### What to work on:
Enter each of the lines below into a numbered list, skipping the blank lines and omitting the pictures.

--- Start of Data extract ---

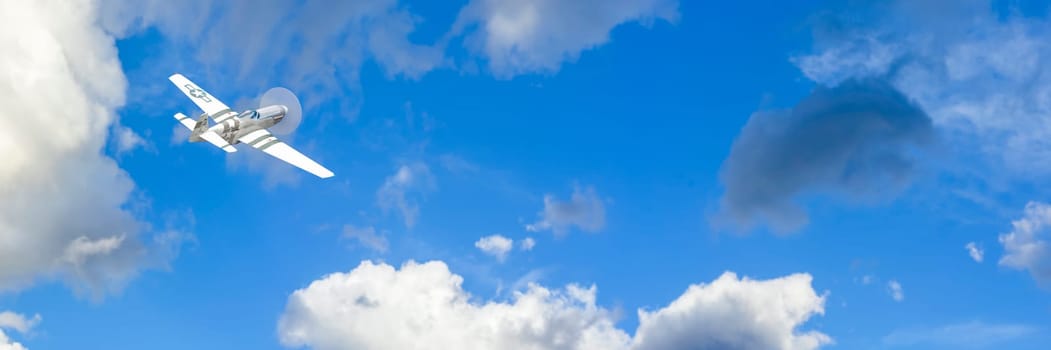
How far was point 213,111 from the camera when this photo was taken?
148 meters

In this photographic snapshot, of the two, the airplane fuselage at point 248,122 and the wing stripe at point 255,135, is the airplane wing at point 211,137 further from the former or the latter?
the wing stripe at point 255,135

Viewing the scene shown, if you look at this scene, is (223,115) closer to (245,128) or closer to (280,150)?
(245,128)

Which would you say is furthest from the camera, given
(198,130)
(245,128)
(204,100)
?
(204,100)

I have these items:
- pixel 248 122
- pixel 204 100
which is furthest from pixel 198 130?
pixel 204 100

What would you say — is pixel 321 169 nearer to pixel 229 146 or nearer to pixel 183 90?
pixel 229 146

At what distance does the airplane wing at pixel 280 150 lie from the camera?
14150 centimetres

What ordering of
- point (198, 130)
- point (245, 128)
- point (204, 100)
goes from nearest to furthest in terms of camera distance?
point (198, 130) < point (245, 128) < point (204, 100)

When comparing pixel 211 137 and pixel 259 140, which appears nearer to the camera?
pixel 211 137

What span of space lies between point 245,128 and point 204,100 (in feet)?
48.8

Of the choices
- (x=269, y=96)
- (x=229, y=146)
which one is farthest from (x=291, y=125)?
(x=229, y=146)

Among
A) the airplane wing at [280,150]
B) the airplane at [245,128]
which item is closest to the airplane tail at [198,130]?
the airplane at [245,128]

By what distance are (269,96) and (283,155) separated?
1392 centimetres

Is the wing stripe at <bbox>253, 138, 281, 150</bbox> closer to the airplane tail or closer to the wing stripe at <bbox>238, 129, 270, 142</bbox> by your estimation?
the wing stripe at <bbox>238, 129, 270, 142</bbox>

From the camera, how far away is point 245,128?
146 meters
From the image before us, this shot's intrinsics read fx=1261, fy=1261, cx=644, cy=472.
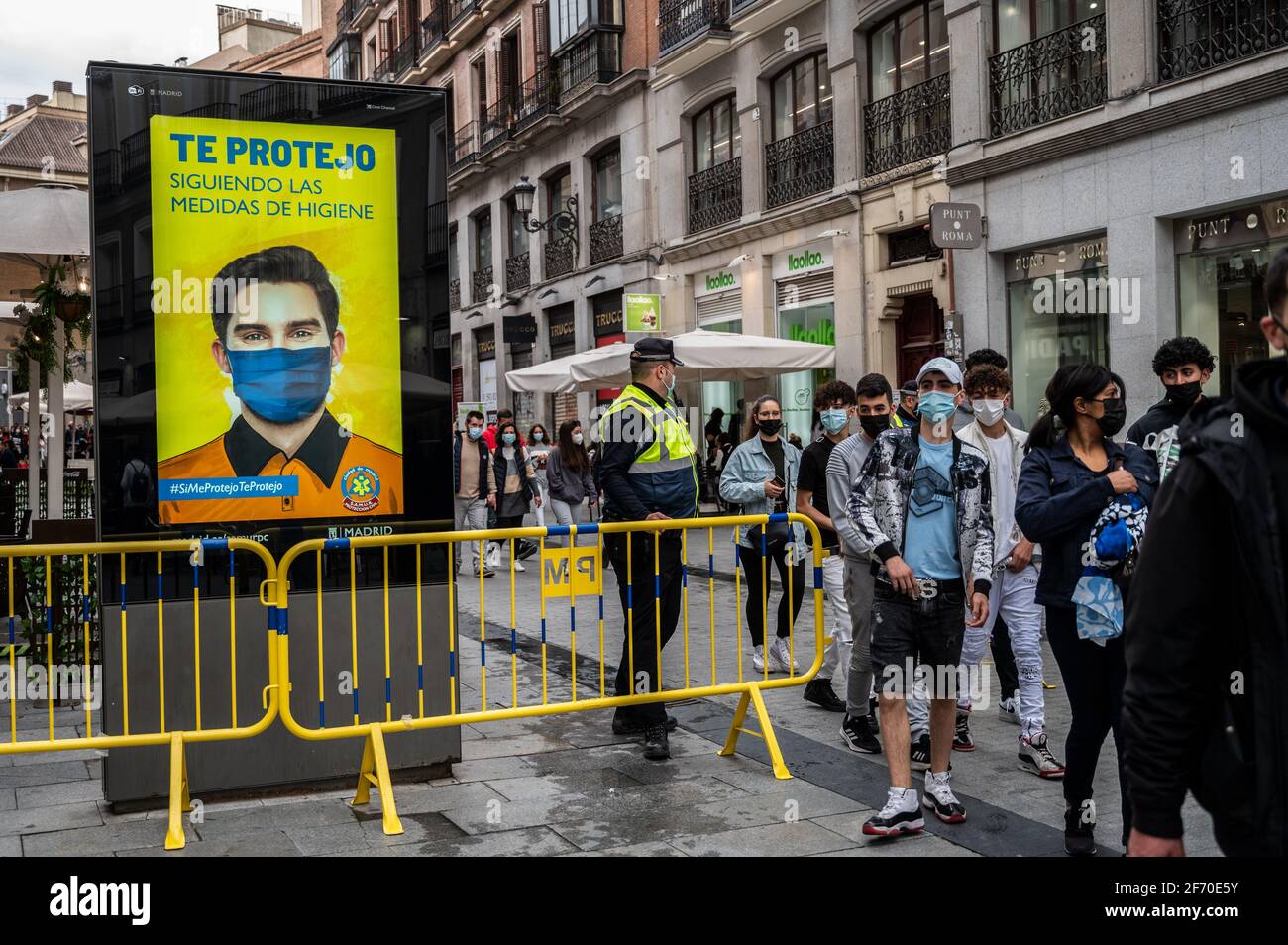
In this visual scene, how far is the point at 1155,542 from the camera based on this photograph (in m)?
2.36

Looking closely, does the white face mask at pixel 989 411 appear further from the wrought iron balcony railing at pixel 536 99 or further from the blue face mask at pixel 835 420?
the wrought iron balcony railing at pixel 536 99

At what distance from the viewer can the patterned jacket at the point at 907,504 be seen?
17.4ft

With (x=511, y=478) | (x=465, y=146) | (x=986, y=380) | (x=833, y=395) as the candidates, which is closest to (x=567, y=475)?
(x=511, y=478)

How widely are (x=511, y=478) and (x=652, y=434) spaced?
8.82 meters

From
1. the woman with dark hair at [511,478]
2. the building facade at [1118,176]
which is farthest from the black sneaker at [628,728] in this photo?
the building facade at [1118,176]

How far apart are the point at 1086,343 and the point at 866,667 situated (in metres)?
10.4

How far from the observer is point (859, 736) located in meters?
6.54

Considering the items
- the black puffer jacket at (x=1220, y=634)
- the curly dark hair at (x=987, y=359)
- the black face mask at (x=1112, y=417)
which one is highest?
the curly dark hair at (x=987, y=359)

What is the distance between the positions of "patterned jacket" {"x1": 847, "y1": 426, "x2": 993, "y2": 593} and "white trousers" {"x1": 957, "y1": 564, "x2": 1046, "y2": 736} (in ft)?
3.10

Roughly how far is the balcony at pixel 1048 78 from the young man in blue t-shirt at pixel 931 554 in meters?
→ 11.3

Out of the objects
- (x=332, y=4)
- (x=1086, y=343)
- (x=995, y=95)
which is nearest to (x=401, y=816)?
(x=1086, y=343)

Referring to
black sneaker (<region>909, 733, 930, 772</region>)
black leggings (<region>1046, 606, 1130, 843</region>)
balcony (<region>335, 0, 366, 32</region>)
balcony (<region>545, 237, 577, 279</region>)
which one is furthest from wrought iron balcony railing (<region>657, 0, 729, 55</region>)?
balcony (<region>335, 0, 366, 32</region>)

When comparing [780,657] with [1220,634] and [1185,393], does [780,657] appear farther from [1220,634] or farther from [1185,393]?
[1220,634]
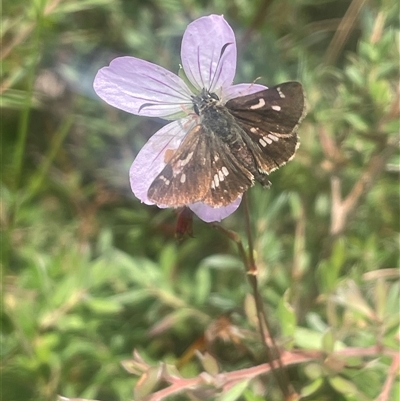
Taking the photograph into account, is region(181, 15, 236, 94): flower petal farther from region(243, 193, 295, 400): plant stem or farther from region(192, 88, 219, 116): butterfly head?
region(243, 193, 295, 400): plant stem

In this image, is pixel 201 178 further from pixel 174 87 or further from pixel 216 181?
pixel 174 87

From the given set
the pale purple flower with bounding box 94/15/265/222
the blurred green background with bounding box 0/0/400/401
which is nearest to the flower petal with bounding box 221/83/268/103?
the pale purple flower with bounding box 94/15/265/222

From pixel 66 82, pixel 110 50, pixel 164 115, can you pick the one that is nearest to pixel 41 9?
pixel 164 115

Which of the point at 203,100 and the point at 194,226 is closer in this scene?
the point at 203,100

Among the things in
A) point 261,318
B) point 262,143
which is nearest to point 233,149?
point 262,143

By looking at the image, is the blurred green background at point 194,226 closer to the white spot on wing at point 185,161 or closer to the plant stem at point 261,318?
the plant stem at point 261,318

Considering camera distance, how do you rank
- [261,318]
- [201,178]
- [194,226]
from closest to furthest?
[201,178], [261,318], [194,226]
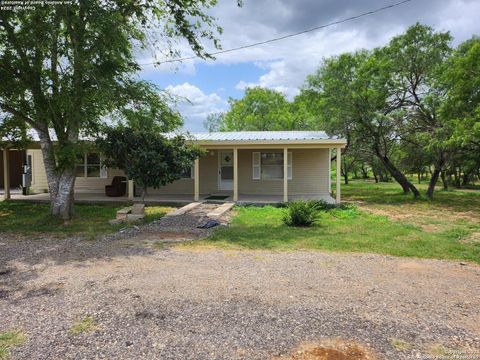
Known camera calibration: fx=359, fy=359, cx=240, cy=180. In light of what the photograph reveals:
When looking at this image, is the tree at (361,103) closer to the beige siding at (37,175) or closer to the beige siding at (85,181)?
the beige siding at (85,181)

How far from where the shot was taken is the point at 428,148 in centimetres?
1522

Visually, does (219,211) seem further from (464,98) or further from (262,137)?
(464,98)

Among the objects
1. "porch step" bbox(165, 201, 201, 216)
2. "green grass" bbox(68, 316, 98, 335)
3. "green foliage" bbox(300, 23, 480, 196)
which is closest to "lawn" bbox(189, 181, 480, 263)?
"porch step" bbox(165, 201, 201, 216)

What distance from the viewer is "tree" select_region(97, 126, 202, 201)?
9.60 m

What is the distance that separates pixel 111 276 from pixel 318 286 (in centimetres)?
281

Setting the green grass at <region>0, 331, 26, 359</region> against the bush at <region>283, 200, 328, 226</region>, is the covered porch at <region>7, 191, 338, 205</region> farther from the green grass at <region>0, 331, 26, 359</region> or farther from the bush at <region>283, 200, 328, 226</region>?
the green grass at <region>0, 331, 26, 359</region>

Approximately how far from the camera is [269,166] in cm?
1608

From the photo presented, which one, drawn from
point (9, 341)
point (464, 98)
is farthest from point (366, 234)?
point (464, 98)

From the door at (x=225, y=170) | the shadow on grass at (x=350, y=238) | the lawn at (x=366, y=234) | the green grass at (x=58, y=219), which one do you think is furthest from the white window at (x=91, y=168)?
the shadow on grass at (x=350, y=238)

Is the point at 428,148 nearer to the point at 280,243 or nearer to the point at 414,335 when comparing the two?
the point at 280,243

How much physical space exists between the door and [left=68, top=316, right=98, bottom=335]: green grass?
42.4 feet

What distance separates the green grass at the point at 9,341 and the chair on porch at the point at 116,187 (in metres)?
12.6

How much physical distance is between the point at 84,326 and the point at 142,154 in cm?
650

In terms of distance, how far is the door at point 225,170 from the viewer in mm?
16281
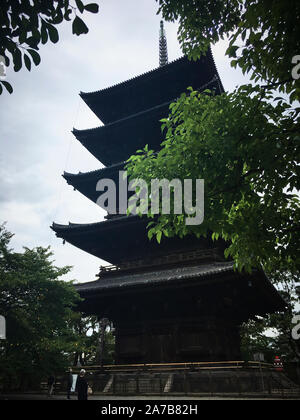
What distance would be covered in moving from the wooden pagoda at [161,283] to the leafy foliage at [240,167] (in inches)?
204

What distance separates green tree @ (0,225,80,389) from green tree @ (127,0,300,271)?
7.54 m

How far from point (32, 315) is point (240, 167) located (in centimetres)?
906

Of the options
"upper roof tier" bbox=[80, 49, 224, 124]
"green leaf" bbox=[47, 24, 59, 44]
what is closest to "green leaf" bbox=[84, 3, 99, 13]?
"green leaf" bbox=[47, 24, 59, 44]

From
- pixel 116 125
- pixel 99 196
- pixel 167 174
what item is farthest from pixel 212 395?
pixel 116 125

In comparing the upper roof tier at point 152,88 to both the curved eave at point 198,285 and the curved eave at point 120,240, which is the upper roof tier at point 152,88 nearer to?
the curved eave at point 120,240

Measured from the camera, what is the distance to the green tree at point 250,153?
12.7 ft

--- End of Data extract ---

### Answer for the task:
1. How far was point 213,111 from the camera when this photo was taken?
2. 148 meters
3. In this photographic snapshot, of the two, the airplane fuselage at point 248,122 and the wing stripe at point 255,135, is the airplane wing at point 211,137 further from the former or the latter?
4. the wing stripe at point 255,135
5. Viewing the scene shown, if you look at this scene, is (223,115) closer to (245,128) or closer to (280,150)?
6. (245,128)
7. Which would you say is furthest from the camera, given
8. (198,130)
9. (245,128)
10. (204,100)
11. ?
12. (204,100)
13. I have these items:
14. - pixel 248 122
15. - pixel 204 100
16. which is furthest from pixel 198 130?
17. pixel 204 100
18. What would you say — is pixel 321 169 nearer to pixel 229 146 or nearer to pixel 183 90?
19. pixel 229 146
20. At what distance does the airplane wing at pixel 280 150 lie from the camera?
21. 14150 centimetres
22. What ordering of
23. - point (198, 130)
24. - point (245, 128)
25. - point (204, 100)
26. goes from nearest to furthest in terms of camera distance?
27. point (198, 130) < point (245, 128) < point (204, 100)
28. When comparing pixel 211 137 and pixel 259 140, which appears nearer to the camera?
29. pixel 211 137
30. What span of space lies between point 245,128 and point 204,100 (in feet)?
31. 48.8
32. Of the choices
33. - (x=269, y=96)
34. - (x=229, y=146)
35. which one is farthest from (x=291, y=125)?
36. (x=229, y=146)
37. Among
38. A) the airplane wing at [280,150]
39. B) the airplane at [245,128]
40. which item is closest to the airplane tail at [198,130]?
41. the airplane at [245,128]
42. By what distance are (269,96) and (283,155) separated?
43. 1392 centimetres
44. Is the wing stripe at <bbox>253, 138, 281, 150</bbox> closer to the airplane tail or closer to the wing stripe at <bbox>238, 129, 270, 142</bbox> by your estimation?
45. the wing stripe at <bbox>238, 129, 270, 142</bbox>
46. From the camera, how far away is point 245,128?
47. 146 meters
48. From the image before us, this shot's intrinsics read fx=1261, fy=1261, cx=644, cy=472.
49. In this visual scene, how far is the point at 1155,542 from the camera based on this photograph (in m)?
50. 2.36
51. Looking closely, does the white face mask at pixel 989 411 appear further from the wrought iron balcony railing at pixel 536 99 or further from the blue face mask at pixel 835 420?
52. the wrought iron balcony railing at pixel 536 99
53. At what distance from the viewer can the patterned jacket at the point at 907,504 be seen?
54. 17.4ft
55. With (x=511, y=478) | (x=465, y=146) | (x=986, y=380) | (x=833, y=395) as the candidates, which is closest to (x=567, y=475)?
56. (x=511, y=478)
57. How widely are (x=511, y=478) and (x=652, y=434) spaced?
58. 8.82 meters
59. From
60. 1. the woman with dark hair at [511,478]
61. 2. the building facade at [1118,176]
62. which is farthest from the black sneaker at [628,728] in this photo?
63. the building facade at [1118,176]
64. How far apart are the point at 1086,343 and the point at 866,667 situated (in metres)?
65. 10.4
66. How far from the observer is point (859, 736) located in meters?
67. 6.54
68. Considering the items
69. - the black puffer jacket at (x=1220, y=634)
70. - the curly dark hair at (x=987, y=359)
71. - the black face mask at (x=1112, y=417)
72. which one is highest?
73. the curly dark hair at (x=987, y=359)
74. What is the distance between the positions of "patterned jacket" {"x1": 847, "y1": 426, "x2": 993, "y2": 593} and "white trousers" {"x1": 957, "y1": 564, "x2": 1046, "y2": 736} (in ft)?
75. 3.10
76. Roughly how far is the balcony at pixel 1048 78 from the young man in blue t-shirt at pixel 931 554 in meters?
77. → 11.3
78. Out of the objects
79. - (x=332, y=4)
80. - (x=1086, y=343)
81. - (x=995, y=95)
82. which is nearest to (x=401, y=816)?
83. (x=1086, y=343)
84. Referring to
85. black sneaker (<region>909, 733, 930, 772</region>)
86. black leggings (<region>1046, 606, 1130, 843</region>)
87. balcony (<region>335, 0, 366, 32</region>)
88. balcony (<region>545, 237, 577, 279</region>)
89. which one is furthest from wrought iron balcony railing (<region>657, 0, 729, 55</region>)?
90. balcony (<region>335, 0, 366, 32</region>)
91. When comparing [780,657] with [1220,634] and [1185,393], does [780,657] appear farther from [1220,634] or farther from [1185,393]?
92. [1220,634]
93. Taking the photograph into account, is region(181, 15, 236, 94): flower petal farther from region(243, 193, 295, 400): plant stem or farther from region(192, 88, 219, 116): butterfly head?
94. region(243, 193, 295, 400): plant stem
95. In this image, is pixel 201 178 further from pixel 174 87 or further from pixel 216 181?
96. pixel 174 87
97. From the given set
98. the pale purple flower with bounding box 94/15/265/222
99. the blurred green background with bounding box 0/0/400/401
100. which is nearest to the flower petal with bounding box 221/83/268/103?
101. the pale purple flower with bounding box 94/15/265/222
102. From pixel 66 82, pixel 110 50, pixel 164 115, can you pick the one that is nearest to pixel 41 9?
103. pixel 164 115
104. Which of the point at 203,100 and the point at 194,226 is closer in this scene?
105. the point at 203,100
106. Among the things in
107. A) point 261,318
108. B) point 262,143
109. which is nearest to point 233,149?
110. point 262,143
111. By looking at the image, is the blurred green background at point 194,226 closer to the white spot on wing at point 185,161 or closer to the plant stem at point 261,318?
112. the plant stem at point 261,318
113. Considering camera distance, how do you rank
114. - [261,318]
115. - [201,178]
116. - [194,226]
117. from closest to furthest?
118. [201,178], [261,318], [194,226]
119. Known camera calibration: fx=359, fy=359, cx=240, cy=180. In light of what the photograph reveals:
120. When looking at this image, is the tree at (361,103) closer to the beige siding at (37,175) or closer to the beige siding at (85,181)?
121. the beige siding at (85,181)
122. How far from where the shot was taken is the point at 428,148 in centimetres?
123. 1522
124. Visually, does (219,211) seem further from (464,98) or further from (262,137)?
125. (464,98)
126. Among the objects
127. 1. "porch step" bbox(165, 201, 201, 216)
128. 2. "green grass" bbox(68, 316, 98, 335)
129. 3. "green foliage" bbox(300, 23, 480, 196)
130. which is closest to "lawn" bbox(189, 181, 480, 263)?
131. "porch step" bbox(165, 201, 201, 216)
132. What distance from the viewer is "tree" select_region(97, 126, 202, 201)?
133. 9.60 m
134. What is the distance that separates pixel 111 276 from pixel 318 286 (in centimetres)?
135. 281
136. Setting the green grass at <region>0, 331, 26, 359</region> against the bush at <region>283, 200, 328, 226</region>, is the covered porch at <region>7, 191, 338, 205</region> farther from the green grass at <region>0, 331, 26, 359</region> or farther from the bush at <region>283, 200, 328, 226</region>?
137. the green grass at <region>0, 331, 26, 359</region>
138. Approximately how far from the camera is [269,166] in cm?
139. 1608
140. From the photo presented, which one, drawn from
141. point (9, 341)
142. point (464, 98)
143. is farthest from point (366, 234)?
144. point (464, 98)
145. From the door at (x=225, y=170) | the shadow on grass at (x=350, y=238) | the lawn at (x=366, y=234) | the green grass at (x=58, y=219), which one do you think is furthest from the white window at (x=91, y=168)?
146. the shadow on grass at (x=350, y=238)
147. Is the point at 428,148 nearer to the point at 280,243 or nearer to the point at 414,335 when comparing the two?
148. the point at 280,243
149. How much physical space exists between the door and [left=68, top=316, right=98, bottom=335]: green grass?
150. 42.4 feet
151. What distance separates the green grass at the point at 9,341 and the chair on porch at the point at 116,187 (in metres)?
152. 12.6
153. How much physical distance is between the point at 84,326 and the point at 142,154 in cm?
154. 650
155. In terms of distance, how far is the door at point 225,170 from the viewer in mm?
156. 16281
157. What distance would be covered in moving from the wooden pagoda at [161,283] to the leafy foliage at [240,167] (in inches)?
158. 204
159. What distance separates green tree @ (0,225,80,389) from green tree @ (127,0,300,271)?
160. 7.54 m
161. How far from point (32, 315) is point (240, 167) located (in centimetres)?
162. 906
163. Of the options
164. "upper roof tier" bbox=[80, 49, 224, 124]
165. "green leaf" bbox=[47, 24, 59, 44]
166. what is closest to "green leaf" bbox=[84, 3, 99, 13]?
167. "green leaf" bbox=[47, 24, 59, 44]
168. From
169. - pixel 116 125
170. - pixel 99 196
171. - pixel 167 174
172. what item is farthest from pixel 212 395?
173. pixel 116 125
174. In comparing the upper roof tier at point 152,88 to both the curved eave at point 198,285 and the curved eave at point 120,240, which is the upper roof tier at point 152,88 nearer to?
175. the curved eave at point 120,240
176. Measured from the camera, what is the distance to the green tree at point 250,153?
177. 12.7 ft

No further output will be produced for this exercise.